AveLExGlob <- round(AveLExPYear$Average, 2)
names(AveLExGlob) <- AveLExPYear$year
AveLExGlob
## 1952 1957 1962 1967 1972 1977 1982 1987 1992 1997 2002 2007
## 49.06 51.51 53.61 55.68 57.65 59.57 61.53 63.21 64.16 65.01 65.69 67.01
Now based on this global life expectancy vector we count the number of countries that have life expectancies of lower than corresponding vector element.

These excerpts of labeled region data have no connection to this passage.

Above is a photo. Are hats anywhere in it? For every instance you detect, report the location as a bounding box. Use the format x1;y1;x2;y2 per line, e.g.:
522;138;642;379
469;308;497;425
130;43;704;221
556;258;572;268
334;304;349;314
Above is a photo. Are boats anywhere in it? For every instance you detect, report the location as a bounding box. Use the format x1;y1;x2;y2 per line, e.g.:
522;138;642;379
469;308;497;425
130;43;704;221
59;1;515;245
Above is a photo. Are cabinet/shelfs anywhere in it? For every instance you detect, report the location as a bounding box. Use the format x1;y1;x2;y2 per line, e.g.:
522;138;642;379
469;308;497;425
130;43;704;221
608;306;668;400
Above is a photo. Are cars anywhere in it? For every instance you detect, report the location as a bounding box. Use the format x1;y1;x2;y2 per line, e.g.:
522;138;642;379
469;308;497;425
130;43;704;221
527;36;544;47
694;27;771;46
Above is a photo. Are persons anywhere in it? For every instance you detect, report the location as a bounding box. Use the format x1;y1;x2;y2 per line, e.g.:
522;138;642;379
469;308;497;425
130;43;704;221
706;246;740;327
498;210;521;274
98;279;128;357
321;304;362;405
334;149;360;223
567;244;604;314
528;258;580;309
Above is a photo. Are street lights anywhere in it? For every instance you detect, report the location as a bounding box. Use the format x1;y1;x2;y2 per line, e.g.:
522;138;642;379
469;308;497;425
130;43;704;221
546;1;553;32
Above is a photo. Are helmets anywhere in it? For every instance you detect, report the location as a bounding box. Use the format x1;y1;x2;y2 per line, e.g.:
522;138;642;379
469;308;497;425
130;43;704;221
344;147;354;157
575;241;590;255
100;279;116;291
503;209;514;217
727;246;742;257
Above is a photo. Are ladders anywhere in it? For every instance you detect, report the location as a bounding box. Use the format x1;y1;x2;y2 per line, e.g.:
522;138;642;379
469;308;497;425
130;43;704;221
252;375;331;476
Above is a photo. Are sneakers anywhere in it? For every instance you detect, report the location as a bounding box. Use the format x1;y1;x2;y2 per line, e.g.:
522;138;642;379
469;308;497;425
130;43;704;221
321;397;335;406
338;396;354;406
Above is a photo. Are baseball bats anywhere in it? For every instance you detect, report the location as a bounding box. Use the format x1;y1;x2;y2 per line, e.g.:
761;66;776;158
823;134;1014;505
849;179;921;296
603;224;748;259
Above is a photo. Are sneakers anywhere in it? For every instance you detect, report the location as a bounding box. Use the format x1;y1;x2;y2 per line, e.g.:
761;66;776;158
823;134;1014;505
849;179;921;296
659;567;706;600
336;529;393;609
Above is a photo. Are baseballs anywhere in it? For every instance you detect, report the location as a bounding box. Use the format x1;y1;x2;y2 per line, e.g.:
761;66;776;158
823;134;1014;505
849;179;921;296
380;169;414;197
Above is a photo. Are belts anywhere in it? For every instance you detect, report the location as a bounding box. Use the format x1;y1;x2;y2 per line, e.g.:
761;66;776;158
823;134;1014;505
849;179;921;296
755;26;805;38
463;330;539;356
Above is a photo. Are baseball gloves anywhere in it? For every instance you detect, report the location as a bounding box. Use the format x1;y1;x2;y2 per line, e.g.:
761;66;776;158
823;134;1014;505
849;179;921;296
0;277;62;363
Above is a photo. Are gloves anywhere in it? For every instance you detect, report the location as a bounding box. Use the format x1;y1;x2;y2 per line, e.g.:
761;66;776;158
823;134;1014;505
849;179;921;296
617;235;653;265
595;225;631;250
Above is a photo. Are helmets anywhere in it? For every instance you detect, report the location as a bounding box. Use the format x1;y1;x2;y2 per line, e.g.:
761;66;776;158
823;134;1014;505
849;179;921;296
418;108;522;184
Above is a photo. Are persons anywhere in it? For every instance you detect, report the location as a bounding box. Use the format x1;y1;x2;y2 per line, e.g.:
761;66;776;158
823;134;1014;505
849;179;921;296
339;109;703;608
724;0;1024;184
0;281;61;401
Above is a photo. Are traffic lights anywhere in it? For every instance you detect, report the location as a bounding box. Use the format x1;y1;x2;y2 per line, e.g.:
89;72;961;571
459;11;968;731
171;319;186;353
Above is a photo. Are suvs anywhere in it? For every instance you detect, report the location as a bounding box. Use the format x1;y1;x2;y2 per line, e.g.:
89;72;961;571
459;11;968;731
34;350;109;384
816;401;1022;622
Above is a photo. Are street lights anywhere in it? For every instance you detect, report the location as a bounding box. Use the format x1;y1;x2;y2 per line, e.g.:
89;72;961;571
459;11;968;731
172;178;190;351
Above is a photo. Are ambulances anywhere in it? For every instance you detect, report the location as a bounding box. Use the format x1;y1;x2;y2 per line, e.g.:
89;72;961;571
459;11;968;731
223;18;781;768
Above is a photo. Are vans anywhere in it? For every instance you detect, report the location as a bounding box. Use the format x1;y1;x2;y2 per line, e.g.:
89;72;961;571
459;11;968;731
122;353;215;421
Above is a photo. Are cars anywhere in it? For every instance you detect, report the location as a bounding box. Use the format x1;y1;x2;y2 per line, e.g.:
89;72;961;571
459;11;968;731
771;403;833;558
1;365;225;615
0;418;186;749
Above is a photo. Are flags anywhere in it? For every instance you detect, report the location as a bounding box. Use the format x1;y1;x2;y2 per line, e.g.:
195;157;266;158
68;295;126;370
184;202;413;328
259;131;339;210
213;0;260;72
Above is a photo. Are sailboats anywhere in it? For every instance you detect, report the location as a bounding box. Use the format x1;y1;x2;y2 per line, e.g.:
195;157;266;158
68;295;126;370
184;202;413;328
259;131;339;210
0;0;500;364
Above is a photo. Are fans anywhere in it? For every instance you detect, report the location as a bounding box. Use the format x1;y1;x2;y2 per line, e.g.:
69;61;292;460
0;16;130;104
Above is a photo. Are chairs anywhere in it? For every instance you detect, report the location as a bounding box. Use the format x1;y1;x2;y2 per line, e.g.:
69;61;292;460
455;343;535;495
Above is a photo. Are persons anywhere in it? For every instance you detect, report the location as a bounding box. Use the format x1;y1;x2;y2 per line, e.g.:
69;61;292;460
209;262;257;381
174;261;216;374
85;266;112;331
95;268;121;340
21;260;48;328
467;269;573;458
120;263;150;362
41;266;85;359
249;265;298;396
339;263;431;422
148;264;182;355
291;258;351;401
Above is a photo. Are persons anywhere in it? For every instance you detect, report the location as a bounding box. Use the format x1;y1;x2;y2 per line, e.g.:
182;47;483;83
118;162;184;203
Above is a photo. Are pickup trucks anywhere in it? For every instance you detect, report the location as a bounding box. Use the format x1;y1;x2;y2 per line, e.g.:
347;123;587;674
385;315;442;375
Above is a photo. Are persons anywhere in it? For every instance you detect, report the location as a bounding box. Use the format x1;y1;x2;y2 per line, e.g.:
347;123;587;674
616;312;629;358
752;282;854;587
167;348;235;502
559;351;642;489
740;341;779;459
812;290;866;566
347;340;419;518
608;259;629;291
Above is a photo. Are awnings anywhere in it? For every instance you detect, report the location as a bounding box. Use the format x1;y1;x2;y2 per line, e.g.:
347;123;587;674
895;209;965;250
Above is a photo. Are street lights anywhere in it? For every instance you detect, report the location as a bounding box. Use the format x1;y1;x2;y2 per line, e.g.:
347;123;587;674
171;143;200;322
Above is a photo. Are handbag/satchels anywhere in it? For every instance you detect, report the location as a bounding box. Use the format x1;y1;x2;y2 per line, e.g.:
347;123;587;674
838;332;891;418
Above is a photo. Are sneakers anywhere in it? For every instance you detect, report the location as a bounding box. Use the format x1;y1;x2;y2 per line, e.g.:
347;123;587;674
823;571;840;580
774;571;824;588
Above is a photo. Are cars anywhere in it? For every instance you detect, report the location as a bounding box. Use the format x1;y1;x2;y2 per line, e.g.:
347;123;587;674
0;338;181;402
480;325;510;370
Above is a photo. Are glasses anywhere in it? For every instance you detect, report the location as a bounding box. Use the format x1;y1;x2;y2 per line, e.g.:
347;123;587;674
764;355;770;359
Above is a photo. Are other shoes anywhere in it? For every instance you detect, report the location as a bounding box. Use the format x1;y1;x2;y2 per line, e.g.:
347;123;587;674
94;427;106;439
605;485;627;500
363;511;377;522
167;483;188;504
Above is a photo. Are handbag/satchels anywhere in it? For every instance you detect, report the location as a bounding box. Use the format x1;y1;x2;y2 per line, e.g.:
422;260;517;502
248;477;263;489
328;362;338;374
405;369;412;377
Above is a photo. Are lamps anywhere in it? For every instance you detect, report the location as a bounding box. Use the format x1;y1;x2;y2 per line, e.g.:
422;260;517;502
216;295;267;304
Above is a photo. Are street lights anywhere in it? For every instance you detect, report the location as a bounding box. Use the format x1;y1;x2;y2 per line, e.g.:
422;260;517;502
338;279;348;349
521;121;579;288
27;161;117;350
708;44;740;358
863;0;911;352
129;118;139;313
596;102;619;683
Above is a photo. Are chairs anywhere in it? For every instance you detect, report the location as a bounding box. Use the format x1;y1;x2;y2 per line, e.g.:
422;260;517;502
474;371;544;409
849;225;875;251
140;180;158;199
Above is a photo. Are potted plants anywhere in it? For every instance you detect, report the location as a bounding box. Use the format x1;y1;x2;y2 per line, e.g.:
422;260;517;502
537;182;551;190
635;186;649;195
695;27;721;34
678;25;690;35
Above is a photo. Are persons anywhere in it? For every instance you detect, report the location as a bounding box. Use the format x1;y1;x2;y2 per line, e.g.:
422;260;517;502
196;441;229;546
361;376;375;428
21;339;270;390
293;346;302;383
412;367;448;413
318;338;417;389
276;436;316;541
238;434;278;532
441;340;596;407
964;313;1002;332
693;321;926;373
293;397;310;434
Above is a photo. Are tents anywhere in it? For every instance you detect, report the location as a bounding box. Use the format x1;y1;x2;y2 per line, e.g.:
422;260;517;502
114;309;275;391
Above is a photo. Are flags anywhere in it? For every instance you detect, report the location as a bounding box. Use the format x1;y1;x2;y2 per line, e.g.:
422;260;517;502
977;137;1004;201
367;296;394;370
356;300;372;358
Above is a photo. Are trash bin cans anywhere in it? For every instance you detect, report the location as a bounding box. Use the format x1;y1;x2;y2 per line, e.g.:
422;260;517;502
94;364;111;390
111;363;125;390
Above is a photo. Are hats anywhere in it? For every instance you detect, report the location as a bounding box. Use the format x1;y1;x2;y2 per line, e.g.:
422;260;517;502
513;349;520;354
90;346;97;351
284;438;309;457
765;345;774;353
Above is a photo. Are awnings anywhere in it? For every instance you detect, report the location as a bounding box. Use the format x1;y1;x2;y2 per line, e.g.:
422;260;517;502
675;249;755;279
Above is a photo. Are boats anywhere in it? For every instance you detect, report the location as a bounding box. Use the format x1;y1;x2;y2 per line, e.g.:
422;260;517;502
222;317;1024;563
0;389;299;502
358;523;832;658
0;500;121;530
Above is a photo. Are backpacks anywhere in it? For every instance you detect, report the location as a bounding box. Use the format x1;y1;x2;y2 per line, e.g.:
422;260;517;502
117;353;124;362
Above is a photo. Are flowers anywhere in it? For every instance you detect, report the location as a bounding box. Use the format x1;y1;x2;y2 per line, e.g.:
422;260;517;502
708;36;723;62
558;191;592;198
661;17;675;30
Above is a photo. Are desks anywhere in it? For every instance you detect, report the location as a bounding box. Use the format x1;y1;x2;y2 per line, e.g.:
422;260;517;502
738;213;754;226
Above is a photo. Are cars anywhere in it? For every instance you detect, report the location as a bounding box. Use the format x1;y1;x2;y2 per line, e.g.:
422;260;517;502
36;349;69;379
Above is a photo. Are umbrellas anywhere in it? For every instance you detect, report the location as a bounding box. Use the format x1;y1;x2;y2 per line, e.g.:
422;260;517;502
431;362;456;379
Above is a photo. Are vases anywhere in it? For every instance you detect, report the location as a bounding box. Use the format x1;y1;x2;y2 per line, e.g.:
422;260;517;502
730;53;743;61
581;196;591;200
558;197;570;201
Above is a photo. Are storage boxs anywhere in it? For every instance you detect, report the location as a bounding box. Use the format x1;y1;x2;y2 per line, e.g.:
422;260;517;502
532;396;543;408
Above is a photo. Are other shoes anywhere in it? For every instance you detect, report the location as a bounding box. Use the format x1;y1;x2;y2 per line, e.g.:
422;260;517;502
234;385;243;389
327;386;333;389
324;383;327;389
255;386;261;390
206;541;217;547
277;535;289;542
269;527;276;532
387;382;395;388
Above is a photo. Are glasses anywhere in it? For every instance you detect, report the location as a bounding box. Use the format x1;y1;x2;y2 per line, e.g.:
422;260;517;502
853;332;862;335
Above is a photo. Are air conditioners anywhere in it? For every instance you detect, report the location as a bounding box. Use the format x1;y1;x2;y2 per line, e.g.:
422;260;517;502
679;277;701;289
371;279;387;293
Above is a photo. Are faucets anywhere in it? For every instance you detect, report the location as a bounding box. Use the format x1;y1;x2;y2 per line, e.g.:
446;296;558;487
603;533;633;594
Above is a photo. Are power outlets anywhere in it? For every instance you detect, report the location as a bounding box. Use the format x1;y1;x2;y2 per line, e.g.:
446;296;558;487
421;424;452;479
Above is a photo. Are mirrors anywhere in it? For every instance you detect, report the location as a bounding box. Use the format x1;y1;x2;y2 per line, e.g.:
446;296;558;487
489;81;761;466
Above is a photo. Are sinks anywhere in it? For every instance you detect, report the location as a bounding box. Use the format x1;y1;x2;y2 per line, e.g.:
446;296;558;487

Since the initial tall results is not pleasant to show, we use the reshape() function once again.
LowLExCount <- ddply(SourceDat, ~continent + year, summarize, countries = length(lifeExp[lifeExp <
AveLExGlob[as.character(year)]]))
LowLExCount <- reshape(LowLExCount, direction = "wide", idvar = "continent",
timevar = "year")
names(LowLExCount)[-1] <- unique(SourceDat$year)
print(xtable(LowLExCount), type = "html", include.rownames = FALSE)
| continent | 1952 | 1957 | 1962 | 1967 | 1972 | 1977 | 1982 | 1987 | 1992 | 1997 | 2002 | 2007 |
|---|---|---|---|---|---|---|---|---|---|---|---|---|
| Africa | 50 | 50 | 50 | 50 | 50 | 49 | 48 | 46 | 46 | 45 | 45 | 45 |
| Americas | 9 | 9 | 8 | 6 | 6 | 7 | 7 | 5 | 3 | 2 | 2 | 2 |
| Asia | 22 | 20 | 19 | 18 | 18 | 14 | 12 | 12 | 11 | 10 | 10 | 10 |
| Europe | 1 | 1 | 1 | 1 | 1 | 1 | 1 | 1 | 0 | 0 | 0 | 0 |
| Oceania | 0 | 0 | 0 | 0 | 0 | 0 | 0 | 0 | 0 | 0 | 0 | 0 |
Looking through this table, we realize that Americas and Asia have been improving over years and the number of countries in these continents that have a low life expectancy, based on our definition, is decreasing. Africa, persistently, holds a large number of countries with low life expectancy, although it has started getting better after 1977.
Apparently, life expectancy in Oceania and Europe has been well above the global value every year.